1. Repeated hematemesis, black feces and increased amount, or discharge dark red to cause bright red blood.
2. The gastric tube extract has more fresh blood.
3. Within 24 hours, the blood pressure and pulse can not be stabilized by active infusion and blood transfusion. The general condition has not improved, or the central venous pressure is still decreasing after rapid infusion and blood transfusion.
4. Hemoglobin, red blood cell count and hematocrit continue to decrease, and reticulocyte counts continue to increase.
Examine
Examination of gastrointestinal bleeding
In recent years, clinical research on gastrointestinal hemorrhage has made great progress. In addition to the traditional methods--X-ray barium meal or long-term irrigation examination, endoscopy has been widely applied on the basis of diagnosis and hemostasis has been developed.

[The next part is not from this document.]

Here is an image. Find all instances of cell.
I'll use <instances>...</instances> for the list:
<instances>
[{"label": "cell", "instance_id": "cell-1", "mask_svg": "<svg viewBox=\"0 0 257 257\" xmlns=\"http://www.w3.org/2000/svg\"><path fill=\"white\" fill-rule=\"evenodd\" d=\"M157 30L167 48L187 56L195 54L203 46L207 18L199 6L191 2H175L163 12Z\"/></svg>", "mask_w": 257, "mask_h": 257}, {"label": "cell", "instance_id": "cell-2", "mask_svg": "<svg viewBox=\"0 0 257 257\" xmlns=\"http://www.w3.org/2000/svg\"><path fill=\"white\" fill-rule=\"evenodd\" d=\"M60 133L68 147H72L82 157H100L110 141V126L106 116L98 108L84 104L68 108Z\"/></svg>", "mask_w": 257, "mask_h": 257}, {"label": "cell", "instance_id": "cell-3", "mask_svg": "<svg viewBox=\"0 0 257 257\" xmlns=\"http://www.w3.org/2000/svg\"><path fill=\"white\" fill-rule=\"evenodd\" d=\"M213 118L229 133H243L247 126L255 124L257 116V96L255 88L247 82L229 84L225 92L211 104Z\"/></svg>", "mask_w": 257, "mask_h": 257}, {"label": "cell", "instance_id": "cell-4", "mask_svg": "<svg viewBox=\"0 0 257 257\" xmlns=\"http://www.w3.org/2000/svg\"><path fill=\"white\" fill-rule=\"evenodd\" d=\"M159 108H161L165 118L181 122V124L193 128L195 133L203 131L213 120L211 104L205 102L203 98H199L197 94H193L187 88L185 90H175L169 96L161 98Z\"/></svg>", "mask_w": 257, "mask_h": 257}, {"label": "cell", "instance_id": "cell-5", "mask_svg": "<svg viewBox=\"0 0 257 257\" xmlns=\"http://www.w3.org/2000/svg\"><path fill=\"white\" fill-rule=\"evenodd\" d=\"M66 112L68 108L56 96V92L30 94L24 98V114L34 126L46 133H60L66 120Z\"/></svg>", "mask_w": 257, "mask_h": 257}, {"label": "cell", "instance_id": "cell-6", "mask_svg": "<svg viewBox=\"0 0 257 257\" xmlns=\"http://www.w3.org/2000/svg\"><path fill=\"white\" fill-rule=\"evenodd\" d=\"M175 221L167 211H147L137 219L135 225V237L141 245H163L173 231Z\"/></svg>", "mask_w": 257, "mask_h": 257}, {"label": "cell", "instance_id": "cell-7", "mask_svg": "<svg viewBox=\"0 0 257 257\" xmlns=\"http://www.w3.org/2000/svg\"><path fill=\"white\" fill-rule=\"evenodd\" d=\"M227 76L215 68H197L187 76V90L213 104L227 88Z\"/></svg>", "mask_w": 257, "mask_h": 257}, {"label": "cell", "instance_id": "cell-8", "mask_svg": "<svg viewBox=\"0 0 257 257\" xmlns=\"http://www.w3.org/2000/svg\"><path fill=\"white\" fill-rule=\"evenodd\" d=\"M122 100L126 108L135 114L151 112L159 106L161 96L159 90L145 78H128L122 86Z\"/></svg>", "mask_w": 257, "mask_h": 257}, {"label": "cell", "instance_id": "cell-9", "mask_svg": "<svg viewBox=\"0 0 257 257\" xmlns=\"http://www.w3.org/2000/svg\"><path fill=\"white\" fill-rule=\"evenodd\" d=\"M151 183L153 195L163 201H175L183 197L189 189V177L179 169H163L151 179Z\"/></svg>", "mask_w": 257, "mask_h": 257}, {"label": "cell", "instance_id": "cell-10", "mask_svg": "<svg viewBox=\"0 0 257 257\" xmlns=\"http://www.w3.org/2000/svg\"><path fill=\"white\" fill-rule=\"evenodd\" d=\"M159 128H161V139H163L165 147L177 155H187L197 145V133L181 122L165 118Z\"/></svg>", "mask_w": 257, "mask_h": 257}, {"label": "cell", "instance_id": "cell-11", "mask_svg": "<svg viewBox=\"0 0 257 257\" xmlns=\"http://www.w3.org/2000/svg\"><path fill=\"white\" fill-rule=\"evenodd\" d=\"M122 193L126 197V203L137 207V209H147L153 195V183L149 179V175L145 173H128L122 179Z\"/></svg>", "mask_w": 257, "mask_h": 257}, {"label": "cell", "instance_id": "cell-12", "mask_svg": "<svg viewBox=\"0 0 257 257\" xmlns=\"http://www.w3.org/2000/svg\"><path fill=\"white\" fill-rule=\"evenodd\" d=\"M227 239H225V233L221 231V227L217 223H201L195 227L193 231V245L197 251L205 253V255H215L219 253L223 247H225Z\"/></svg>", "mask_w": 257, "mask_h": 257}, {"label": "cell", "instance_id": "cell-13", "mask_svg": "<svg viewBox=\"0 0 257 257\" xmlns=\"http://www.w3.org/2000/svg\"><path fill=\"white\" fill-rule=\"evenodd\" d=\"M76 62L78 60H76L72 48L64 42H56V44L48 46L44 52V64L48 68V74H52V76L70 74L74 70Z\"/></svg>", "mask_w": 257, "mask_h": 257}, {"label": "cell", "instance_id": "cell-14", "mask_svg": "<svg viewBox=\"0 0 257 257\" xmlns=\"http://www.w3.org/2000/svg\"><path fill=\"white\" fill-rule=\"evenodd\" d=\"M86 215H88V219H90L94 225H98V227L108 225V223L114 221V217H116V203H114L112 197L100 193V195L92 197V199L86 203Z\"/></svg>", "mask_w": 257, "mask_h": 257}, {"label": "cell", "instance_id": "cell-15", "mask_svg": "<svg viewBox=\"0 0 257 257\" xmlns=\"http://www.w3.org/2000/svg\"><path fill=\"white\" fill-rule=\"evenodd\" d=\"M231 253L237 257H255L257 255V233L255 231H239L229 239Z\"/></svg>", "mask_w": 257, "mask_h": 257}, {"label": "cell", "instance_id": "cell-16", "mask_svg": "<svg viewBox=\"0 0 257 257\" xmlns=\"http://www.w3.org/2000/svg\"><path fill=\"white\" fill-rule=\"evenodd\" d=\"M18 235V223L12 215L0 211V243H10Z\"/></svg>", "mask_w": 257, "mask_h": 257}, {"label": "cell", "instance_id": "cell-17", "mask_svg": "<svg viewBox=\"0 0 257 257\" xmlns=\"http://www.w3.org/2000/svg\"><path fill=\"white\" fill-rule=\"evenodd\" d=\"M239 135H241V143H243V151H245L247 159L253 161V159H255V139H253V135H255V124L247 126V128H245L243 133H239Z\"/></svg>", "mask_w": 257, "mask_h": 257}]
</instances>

(1) X-ray tincture examination: only for patients whose bleeding has stopped and the condition is stable, the positive rate of diagnosis of acute gastrointestinal bleeding is not high;
(2) endoscopy;
(3) angiography;
(4) Radionuclide imaging: In recent years, the radionuclide imaging method has been used to detect the site of active bleeding. The method is to perform abdominal scan after intravenous injection of m colloid to detect evidence of label leakage from blood vessels until preliminary. Orientation.
Diagnosis
Diagnosis and diagnosis of gastrointestinal bleeding
diagnosis
It can be diagnosed based on medical history, clinical symptoms and laboratory tests.
Differential diagnosis
Different from factors other than gastrointestinal bleeding: nose, throat, oral bleeding; hemoptysis; drugs, black feces caused by eating: such as animal blood, carbon powder, iron, tincture, Chinese medicine and so on.